Before you decide if you want to read Baudolino, remember whether you liked Candide or not. If you did, this book will be fun. If you know very much about medieval history, as well, then this book will be a must!
If you did not like Candide, you will probably hate Baudolino.
One of the central tenets of medieval society was loyalty owed to those to whom one was tied by fealty or by custom. Baudolino was a northern Italian peasant, and owed loyalty only to the knights and lords with rights over his father's land. Then, an event intervenes and he becomes bound to Frederick Barbarossa (red beard) who becomes the first Holy Roman Emperor. Baudolino's tale explores that medieval loyalty as a theme in the same exaggerated way that Voltarie used Candide to explore optimism.

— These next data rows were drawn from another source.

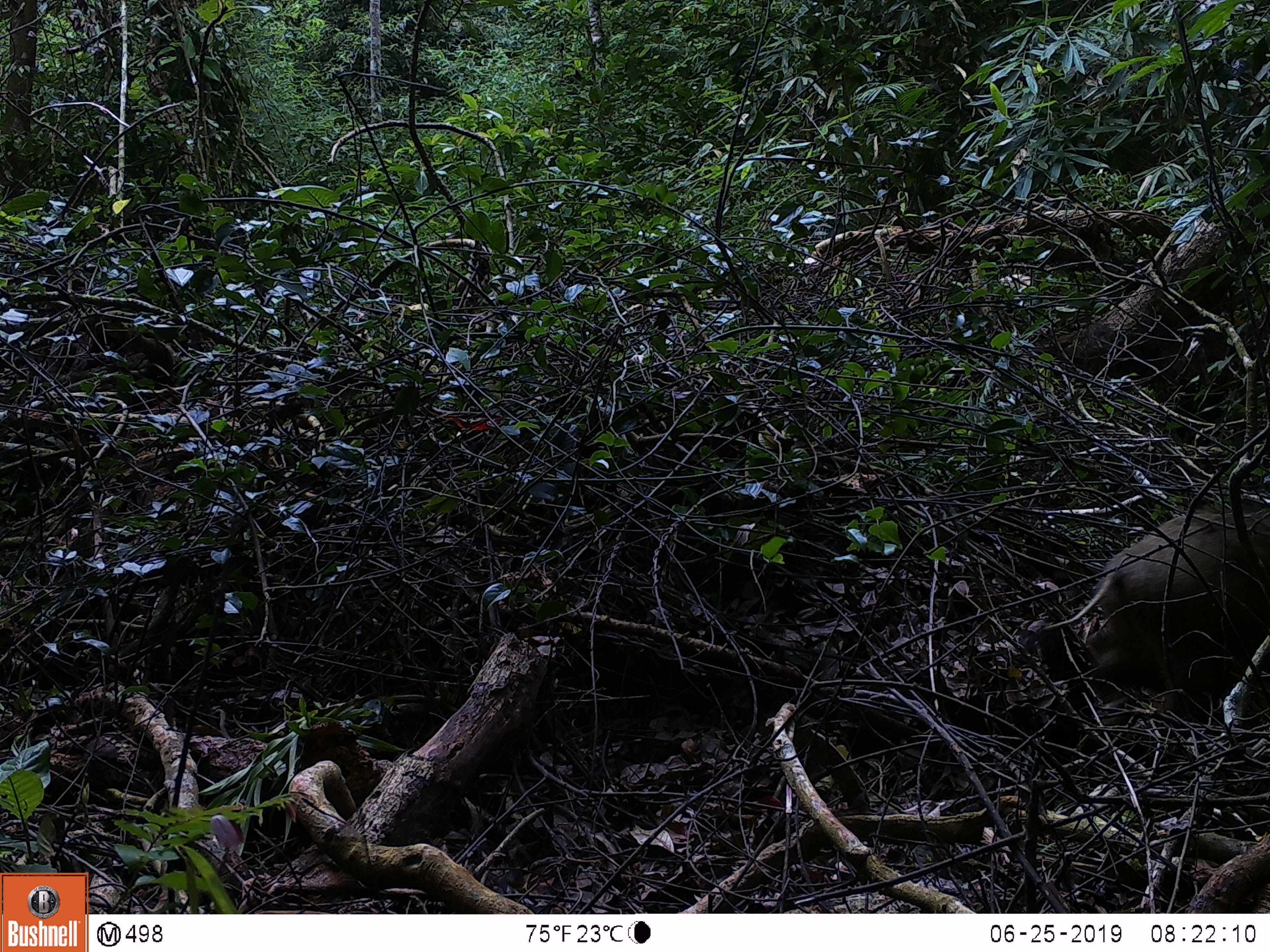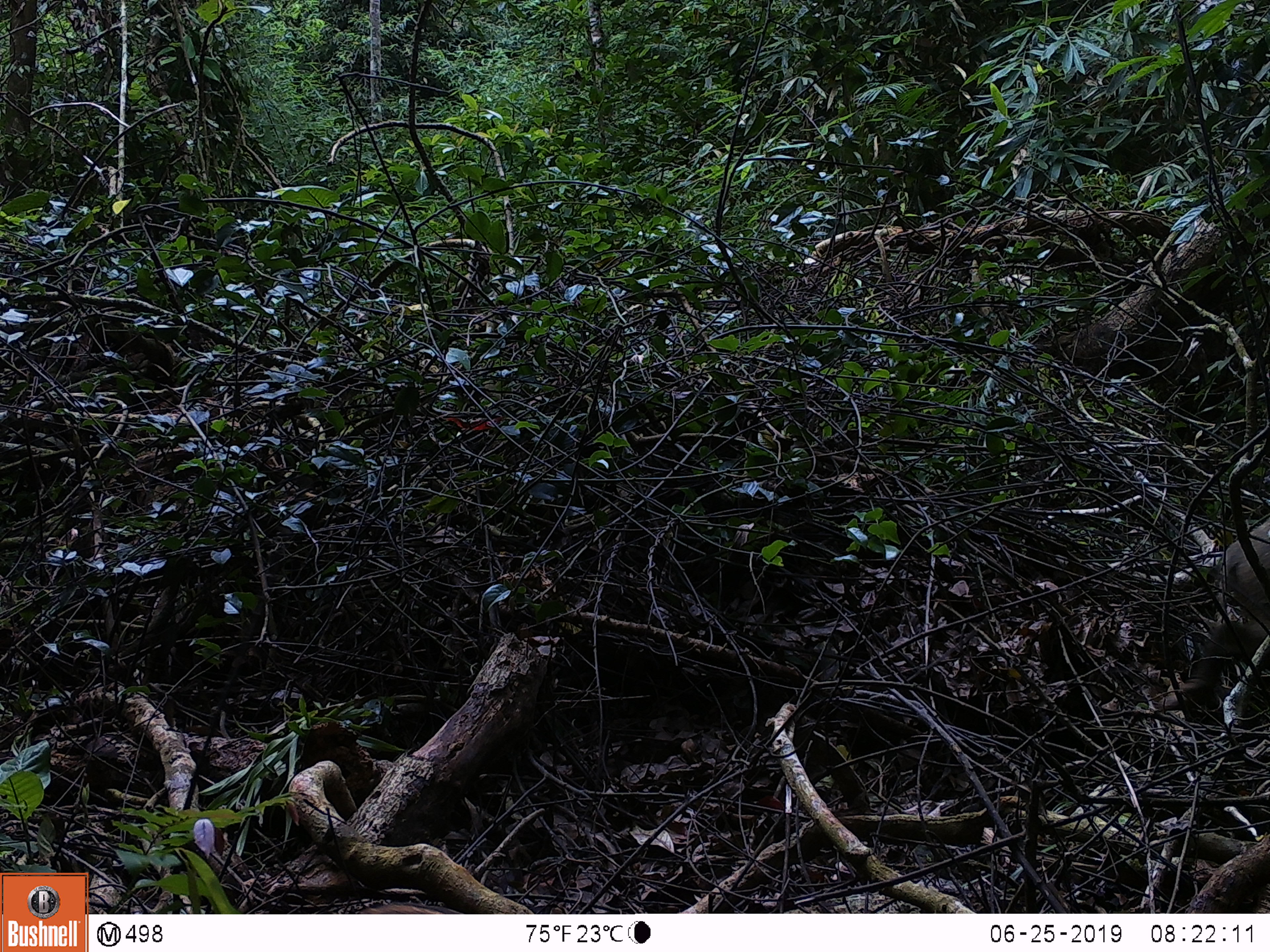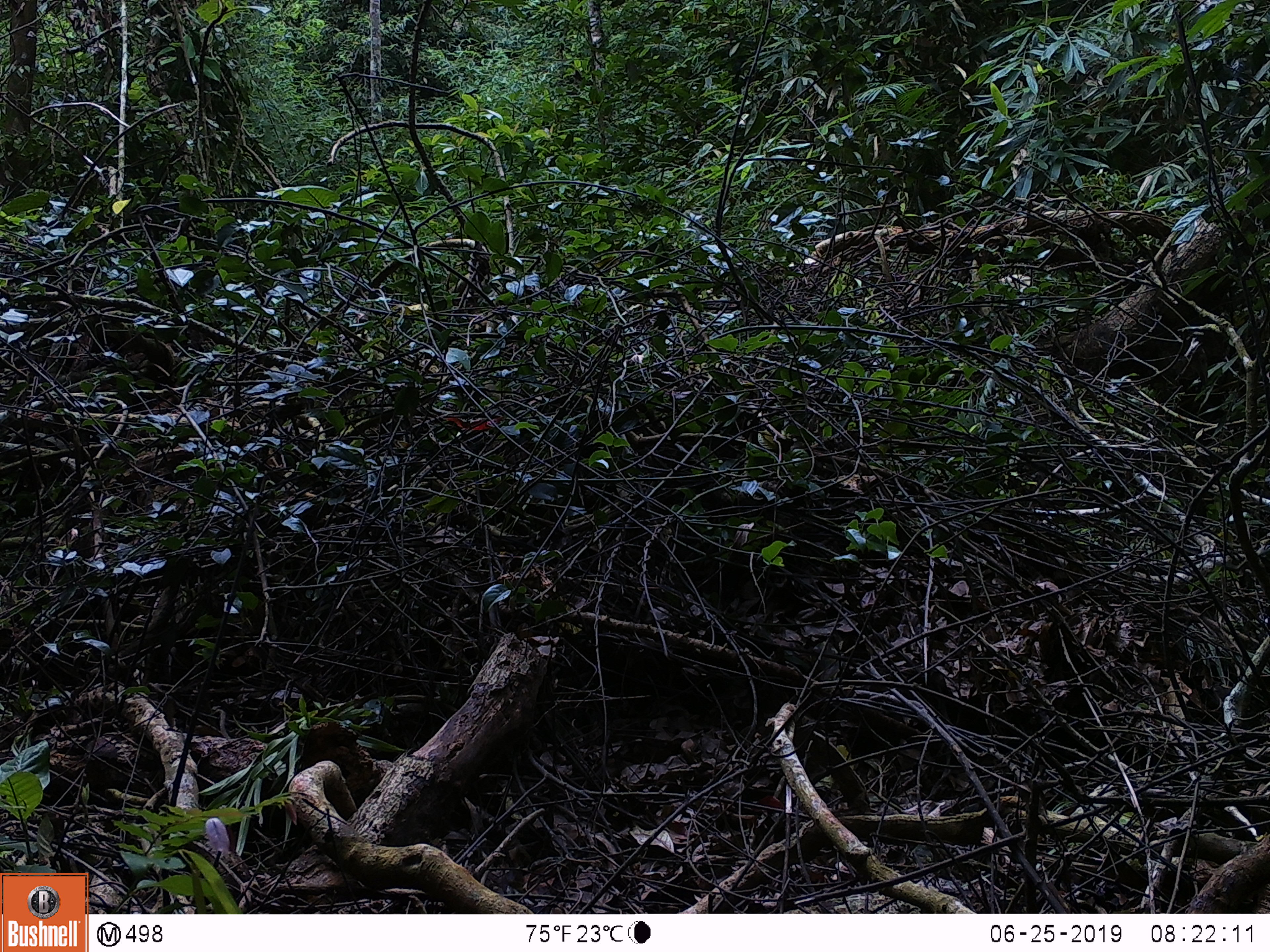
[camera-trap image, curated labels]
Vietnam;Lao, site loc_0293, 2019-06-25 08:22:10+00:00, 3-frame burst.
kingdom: Animalia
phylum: Chordata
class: Mammalia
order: Artiodactyla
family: Suidae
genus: Sus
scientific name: Sus scrofa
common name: eurasian wild pig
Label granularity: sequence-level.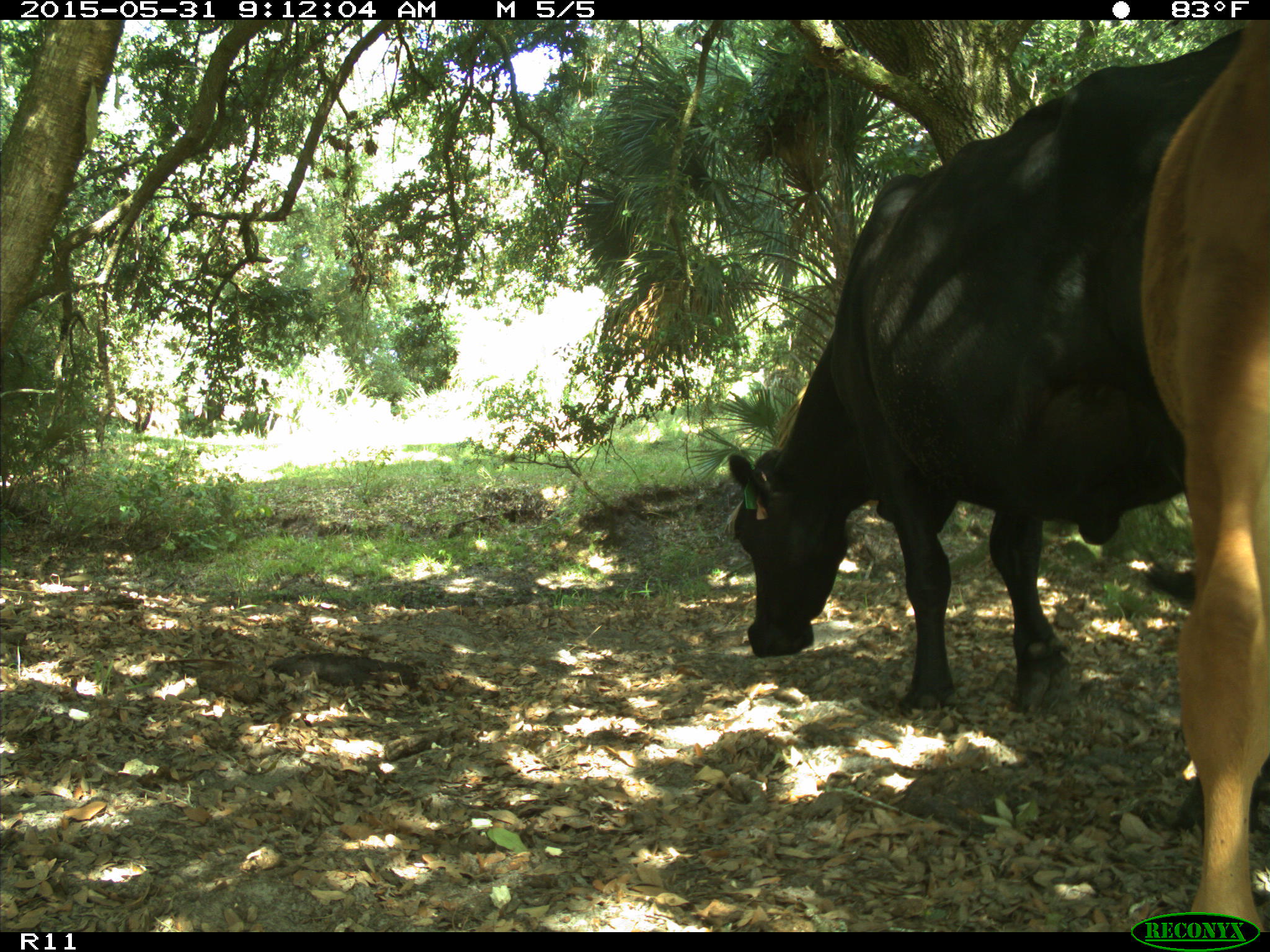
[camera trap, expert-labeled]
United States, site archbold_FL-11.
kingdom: Animalia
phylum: Chordata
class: Mammalia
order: Artiodactyla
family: Bovidae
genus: Bos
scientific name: Bos taurus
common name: domestic cow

While spending time with Niketas Choniates, a high court official in Constantinople, as they flee together from the knights of the Fourth Crusade, Baudolino recounts the Candide-like story of his life from the time he met Frederick.
In the process, the favorite themes of the Middle Ages are all considered including chivalry, romantic love, lust, marriage, the crusades, the relationship between church and state, the rise of the city, clerical practices, religious beliefs, religious relics, traitorous behavior, fascination with heretical beliefs, imaginary animals, magic, alchemy and the Crusades. Each subject is done in a satirical way that reveals a cynical view of how people could (and probably did) turn each matter to practical personal benefit.
Not satisfied with that lampooning accomplishment, Mr. Eco also draws on the styles of Dante, Cervantes, and Swift while making indirect references to their work. For example, you will be amused as Baudolino falls hopelessly in love with the unattainable Beatrice, who in this case is the emperor's wife. In a humorous reference to Candide, Baudolino steals a kiss . . . and has to remove himself from her presence after that.
Within the context of the story, the main historical events are real. Baudolino, like the egotist in us all, builds his tale so that he is the key actor in every event. As they say, success has a thousand fathers while failure has none. The satires on human venality and foibles are unrelenting and almost cynical. I think some would be offended by the fun poked at their own religions here. . . until they realize that Baudolino takes on almost all religions of the time in one place or another in the book.
One of Baudolino's key approaches to solving problems is to manufacture false manuscripts, relics and other evidence that suit his purposes. Despite this, it is a testament to his commitment to Frederick that he takes himself to pursue the mythical Prester John to deliver a false relic that Baudolino helped produce.
For those who are fans of The Name of the Rose, Mr. Eco even includes a locked room mystery that will keep you guessing until the last pages of the book.
I was bowled away by the imagination and ingenuity of the story and the many satirical directions it takes. I would be very surprised if I read a better satire in the next ten years.
After you finish this book, I suggest that you think about where you have put loyalty above the truth. How would someone else see your actions? Would you redo those actions now, if you could?